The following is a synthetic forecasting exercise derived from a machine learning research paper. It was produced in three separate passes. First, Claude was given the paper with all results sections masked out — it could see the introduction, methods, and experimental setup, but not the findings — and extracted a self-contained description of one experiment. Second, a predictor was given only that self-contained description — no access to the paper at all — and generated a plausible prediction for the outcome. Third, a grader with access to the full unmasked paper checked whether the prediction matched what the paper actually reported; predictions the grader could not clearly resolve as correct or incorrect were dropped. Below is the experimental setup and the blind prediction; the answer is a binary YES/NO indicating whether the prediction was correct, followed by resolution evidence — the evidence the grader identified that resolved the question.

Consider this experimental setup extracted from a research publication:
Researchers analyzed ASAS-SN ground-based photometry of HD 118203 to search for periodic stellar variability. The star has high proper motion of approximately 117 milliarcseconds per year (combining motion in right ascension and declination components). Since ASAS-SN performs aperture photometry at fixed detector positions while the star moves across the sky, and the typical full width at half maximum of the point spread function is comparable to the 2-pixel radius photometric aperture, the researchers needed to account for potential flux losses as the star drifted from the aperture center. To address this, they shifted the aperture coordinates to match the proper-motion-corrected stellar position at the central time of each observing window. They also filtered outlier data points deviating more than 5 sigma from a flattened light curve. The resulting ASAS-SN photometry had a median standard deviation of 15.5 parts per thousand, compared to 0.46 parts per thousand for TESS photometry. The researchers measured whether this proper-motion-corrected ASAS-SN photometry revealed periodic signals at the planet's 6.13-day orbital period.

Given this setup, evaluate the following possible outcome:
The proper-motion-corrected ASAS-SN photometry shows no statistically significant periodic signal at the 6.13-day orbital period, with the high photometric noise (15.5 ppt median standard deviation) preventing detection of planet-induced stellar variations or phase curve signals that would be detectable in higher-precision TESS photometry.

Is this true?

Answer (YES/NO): YES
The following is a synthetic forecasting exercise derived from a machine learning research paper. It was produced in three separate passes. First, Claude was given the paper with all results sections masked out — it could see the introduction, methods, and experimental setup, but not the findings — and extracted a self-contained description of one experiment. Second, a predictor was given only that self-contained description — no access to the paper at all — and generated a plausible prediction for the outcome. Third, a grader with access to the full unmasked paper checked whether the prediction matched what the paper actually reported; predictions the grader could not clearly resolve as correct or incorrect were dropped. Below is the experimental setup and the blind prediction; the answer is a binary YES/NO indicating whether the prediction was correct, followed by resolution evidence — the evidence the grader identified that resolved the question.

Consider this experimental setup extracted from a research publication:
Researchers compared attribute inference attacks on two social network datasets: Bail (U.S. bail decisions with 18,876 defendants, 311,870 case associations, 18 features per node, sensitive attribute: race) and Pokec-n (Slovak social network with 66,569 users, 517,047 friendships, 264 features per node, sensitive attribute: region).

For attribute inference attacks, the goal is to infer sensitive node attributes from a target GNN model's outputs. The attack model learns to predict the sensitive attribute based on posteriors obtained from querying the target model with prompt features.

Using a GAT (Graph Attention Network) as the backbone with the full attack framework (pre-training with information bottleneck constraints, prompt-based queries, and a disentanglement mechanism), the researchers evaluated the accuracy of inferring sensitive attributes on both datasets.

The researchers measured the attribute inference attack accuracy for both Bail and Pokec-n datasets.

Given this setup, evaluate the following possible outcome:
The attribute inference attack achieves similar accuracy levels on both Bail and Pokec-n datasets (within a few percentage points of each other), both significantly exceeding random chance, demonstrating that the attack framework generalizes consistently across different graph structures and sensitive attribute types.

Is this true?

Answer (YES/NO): NO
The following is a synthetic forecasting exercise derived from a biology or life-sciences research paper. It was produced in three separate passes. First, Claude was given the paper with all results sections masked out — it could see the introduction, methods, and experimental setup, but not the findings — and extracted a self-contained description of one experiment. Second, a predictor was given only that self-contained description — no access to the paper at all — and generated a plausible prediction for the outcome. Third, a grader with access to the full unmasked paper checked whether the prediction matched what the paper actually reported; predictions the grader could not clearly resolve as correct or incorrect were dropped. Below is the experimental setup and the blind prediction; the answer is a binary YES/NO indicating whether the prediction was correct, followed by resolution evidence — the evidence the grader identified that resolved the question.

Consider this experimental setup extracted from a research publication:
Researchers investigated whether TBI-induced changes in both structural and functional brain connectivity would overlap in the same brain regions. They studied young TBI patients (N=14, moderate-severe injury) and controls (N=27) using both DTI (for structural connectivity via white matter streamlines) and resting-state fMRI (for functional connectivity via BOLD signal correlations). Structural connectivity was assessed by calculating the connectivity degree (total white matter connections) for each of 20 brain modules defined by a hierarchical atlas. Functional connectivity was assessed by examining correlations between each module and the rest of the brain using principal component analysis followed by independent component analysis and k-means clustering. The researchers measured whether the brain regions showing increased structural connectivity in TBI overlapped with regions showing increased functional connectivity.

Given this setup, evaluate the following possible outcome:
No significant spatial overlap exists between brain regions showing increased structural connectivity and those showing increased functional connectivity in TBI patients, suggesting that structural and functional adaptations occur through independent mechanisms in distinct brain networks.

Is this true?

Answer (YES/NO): NO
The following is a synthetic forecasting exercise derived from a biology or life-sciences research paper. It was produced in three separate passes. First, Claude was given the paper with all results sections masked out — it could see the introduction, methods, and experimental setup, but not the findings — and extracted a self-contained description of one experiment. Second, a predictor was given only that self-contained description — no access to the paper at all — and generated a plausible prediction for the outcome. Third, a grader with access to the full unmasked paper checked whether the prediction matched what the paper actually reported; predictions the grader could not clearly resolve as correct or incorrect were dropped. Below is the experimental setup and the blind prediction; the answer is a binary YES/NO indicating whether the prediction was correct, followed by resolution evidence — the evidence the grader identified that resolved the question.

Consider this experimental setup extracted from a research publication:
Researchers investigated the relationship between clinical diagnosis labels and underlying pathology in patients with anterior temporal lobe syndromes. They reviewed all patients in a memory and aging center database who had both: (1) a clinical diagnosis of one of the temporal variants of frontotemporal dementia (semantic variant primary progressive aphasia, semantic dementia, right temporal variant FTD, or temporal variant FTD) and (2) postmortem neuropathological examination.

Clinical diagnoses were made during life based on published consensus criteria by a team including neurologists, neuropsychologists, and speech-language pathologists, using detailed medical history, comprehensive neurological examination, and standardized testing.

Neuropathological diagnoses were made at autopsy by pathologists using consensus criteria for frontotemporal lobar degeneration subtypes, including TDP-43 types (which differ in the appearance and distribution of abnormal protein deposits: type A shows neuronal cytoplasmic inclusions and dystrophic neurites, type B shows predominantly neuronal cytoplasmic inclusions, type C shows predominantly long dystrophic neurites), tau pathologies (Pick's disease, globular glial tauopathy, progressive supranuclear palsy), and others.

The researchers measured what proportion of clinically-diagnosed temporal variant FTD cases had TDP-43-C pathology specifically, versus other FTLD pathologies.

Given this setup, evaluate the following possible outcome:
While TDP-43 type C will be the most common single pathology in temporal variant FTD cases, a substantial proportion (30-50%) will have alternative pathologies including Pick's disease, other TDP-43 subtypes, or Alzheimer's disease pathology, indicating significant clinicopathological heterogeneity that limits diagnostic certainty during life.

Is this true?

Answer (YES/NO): NO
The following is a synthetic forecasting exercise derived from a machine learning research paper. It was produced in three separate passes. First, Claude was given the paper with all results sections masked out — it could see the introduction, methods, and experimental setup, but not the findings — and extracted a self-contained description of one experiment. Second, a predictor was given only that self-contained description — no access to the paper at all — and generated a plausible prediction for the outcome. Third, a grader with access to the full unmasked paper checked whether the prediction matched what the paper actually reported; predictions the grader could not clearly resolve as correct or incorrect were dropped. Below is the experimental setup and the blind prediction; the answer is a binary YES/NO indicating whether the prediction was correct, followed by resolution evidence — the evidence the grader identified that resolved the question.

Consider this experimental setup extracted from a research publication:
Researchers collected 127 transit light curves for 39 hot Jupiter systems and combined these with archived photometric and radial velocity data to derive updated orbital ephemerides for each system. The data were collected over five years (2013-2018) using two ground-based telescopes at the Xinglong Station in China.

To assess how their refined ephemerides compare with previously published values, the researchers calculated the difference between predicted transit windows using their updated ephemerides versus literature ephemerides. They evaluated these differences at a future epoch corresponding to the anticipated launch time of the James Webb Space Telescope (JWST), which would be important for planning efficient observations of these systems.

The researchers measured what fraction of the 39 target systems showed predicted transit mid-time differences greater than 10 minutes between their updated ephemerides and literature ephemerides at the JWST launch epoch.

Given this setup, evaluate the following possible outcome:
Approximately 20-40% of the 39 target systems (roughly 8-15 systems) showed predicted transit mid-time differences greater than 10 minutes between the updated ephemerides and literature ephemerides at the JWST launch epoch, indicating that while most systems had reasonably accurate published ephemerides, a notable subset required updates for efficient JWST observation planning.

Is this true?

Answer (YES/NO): YES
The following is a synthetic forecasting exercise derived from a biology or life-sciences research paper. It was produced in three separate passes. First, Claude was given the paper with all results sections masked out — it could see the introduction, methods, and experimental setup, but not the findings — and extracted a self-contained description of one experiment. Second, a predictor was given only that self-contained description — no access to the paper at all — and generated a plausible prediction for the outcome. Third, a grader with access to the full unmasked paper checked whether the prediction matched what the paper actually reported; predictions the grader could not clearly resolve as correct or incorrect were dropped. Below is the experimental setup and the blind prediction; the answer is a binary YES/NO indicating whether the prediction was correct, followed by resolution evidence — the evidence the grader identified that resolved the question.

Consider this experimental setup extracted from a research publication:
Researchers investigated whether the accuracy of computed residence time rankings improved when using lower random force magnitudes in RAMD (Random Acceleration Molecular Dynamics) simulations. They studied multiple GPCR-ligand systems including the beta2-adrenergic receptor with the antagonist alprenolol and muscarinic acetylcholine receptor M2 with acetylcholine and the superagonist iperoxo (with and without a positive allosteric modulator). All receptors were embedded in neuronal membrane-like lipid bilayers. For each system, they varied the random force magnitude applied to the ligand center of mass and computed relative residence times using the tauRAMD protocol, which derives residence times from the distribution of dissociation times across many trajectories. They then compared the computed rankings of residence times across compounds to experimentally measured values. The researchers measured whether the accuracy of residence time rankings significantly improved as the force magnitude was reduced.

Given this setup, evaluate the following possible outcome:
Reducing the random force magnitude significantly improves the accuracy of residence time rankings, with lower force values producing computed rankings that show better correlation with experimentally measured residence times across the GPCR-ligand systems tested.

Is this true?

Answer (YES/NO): NO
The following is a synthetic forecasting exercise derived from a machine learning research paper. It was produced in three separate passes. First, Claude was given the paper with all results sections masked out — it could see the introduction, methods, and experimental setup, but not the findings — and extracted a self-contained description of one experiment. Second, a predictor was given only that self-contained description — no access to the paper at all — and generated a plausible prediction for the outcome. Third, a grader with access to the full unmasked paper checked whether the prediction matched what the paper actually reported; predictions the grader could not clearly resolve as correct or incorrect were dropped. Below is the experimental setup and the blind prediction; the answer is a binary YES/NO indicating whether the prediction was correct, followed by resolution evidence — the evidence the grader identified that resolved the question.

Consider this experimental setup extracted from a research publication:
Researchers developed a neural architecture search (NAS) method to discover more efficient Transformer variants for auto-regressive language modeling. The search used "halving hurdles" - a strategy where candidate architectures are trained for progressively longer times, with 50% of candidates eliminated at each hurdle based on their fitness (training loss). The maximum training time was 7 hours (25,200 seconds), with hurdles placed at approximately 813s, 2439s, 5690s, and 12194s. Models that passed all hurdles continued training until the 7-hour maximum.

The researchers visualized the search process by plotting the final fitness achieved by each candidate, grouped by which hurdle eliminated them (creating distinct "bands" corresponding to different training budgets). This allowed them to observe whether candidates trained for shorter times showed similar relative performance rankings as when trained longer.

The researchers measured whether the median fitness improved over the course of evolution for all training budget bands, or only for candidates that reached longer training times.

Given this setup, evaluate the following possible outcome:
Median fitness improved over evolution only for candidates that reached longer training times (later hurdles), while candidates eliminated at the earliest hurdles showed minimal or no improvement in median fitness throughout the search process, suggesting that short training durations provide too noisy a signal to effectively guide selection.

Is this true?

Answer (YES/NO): NO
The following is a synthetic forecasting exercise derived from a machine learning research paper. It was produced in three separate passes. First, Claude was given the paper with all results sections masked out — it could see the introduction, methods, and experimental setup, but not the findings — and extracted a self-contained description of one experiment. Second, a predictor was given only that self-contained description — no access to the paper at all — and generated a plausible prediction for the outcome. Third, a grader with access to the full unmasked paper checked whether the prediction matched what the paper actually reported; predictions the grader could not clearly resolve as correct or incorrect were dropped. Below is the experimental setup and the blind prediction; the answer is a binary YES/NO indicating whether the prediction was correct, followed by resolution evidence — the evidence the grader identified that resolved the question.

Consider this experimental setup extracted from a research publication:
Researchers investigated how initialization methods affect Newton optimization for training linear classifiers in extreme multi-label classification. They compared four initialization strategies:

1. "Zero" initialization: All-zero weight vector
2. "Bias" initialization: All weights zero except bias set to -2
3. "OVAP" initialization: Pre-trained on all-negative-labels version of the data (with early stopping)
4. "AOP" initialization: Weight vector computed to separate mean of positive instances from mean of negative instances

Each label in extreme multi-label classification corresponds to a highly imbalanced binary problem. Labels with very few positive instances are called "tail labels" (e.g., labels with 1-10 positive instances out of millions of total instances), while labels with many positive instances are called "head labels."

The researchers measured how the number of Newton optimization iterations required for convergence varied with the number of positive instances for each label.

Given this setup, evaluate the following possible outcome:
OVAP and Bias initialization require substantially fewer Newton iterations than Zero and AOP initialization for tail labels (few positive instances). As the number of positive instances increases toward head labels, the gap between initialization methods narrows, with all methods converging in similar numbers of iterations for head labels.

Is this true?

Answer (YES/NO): NO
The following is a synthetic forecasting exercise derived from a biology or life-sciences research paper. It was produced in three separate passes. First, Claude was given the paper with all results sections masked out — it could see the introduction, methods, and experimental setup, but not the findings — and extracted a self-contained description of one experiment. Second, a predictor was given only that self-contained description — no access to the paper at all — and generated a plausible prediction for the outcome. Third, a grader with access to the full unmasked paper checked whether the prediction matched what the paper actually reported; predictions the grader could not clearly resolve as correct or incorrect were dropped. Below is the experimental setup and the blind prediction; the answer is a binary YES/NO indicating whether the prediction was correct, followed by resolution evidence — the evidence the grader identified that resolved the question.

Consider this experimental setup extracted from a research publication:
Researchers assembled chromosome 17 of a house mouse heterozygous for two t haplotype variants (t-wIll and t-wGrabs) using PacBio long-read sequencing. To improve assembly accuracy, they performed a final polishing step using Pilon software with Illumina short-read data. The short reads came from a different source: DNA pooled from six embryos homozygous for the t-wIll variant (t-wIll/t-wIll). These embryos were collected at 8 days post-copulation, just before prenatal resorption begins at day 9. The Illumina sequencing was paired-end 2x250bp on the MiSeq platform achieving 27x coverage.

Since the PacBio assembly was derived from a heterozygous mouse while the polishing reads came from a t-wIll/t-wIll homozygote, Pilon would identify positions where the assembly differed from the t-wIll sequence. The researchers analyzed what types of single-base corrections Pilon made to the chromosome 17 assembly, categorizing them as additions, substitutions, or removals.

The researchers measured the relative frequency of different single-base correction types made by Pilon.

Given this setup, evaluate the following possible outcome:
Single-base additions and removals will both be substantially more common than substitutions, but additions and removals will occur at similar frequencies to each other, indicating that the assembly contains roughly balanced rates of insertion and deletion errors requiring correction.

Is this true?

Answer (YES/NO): NO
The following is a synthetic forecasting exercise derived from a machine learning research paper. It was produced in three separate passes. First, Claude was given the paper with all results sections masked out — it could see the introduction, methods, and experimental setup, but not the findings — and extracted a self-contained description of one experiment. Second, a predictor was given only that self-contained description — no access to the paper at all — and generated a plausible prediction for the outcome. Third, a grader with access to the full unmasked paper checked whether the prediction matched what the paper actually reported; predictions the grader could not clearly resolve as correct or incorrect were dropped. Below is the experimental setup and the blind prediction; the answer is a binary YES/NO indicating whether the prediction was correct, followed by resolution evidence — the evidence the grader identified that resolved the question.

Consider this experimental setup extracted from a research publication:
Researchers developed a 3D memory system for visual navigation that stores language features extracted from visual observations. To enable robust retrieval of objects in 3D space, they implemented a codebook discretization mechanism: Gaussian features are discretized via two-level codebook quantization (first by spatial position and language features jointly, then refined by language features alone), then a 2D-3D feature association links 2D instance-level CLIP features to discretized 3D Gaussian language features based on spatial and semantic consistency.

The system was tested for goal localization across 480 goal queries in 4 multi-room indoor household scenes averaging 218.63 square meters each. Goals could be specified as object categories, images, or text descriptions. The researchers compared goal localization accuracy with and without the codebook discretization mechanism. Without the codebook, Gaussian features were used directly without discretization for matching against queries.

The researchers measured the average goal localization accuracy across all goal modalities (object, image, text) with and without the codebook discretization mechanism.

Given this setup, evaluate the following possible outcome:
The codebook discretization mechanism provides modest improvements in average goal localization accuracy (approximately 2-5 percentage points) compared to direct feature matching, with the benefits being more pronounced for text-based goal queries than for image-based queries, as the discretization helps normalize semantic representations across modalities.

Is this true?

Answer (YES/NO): NO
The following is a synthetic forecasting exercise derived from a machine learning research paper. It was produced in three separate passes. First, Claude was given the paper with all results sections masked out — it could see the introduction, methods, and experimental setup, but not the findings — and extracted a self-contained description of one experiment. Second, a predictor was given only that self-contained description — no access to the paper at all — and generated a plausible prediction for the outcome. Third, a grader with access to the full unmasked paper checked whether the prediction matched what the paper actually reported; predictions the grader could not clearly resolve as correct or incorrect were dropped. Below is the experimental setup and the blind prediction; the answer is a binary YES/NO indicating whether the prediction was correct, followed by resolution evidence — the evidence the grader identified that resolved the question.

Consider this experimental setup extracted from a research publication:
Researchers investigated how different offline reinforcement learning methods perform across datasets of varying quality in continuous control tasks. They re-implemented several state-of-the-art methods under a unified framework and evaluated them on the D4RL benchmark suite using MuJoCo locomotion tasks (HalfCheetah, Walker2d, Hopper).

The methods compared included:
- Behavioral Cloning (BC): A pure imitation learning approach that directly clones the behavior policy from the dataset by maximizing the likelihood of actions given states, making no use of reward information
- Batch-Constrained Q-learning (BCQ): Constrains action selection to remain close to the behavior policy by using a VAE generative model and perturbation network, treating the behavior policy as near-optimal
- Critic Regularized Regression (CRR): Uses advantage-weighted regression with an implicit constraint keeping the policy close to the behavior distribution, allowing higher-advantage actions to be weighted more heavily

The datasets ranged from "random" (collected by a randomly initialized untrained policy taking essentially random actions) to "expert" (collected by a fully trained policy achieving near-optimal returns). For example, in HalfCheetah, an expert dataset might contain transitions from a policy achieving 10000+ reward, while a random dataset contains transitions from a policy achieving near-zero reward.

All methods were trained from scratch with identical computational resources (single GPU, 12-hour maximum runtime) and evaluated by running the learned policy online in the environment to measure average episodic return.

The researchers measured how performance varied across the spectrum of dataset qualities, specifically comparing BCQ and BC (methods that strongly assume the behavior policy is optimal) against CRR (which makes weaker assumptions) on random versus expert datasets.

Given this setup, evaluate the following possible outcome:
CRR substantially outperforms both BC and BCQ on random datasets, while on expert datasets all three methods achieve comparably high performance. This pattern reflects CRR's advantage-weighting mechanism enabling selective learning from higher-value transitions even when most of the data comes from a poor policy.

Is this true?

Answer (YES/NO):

┄┄┄┄┄┄

Task description: Each line with "close" in it must be identified and copied from the material.

Expected output:
- Batch-Constrained Q-learning (BCQ): Constrains action selection to remain close to the behavior policy by using a VAE generative model and perturbation network, treating the behavior policy as near-optimal
- Critic Regularized Regression (CRR): Uses advantage-weighted regression with an implicit constraint keeping the policy close to the behavior distribution, allowing higher-advantage actions to be weighted more heavily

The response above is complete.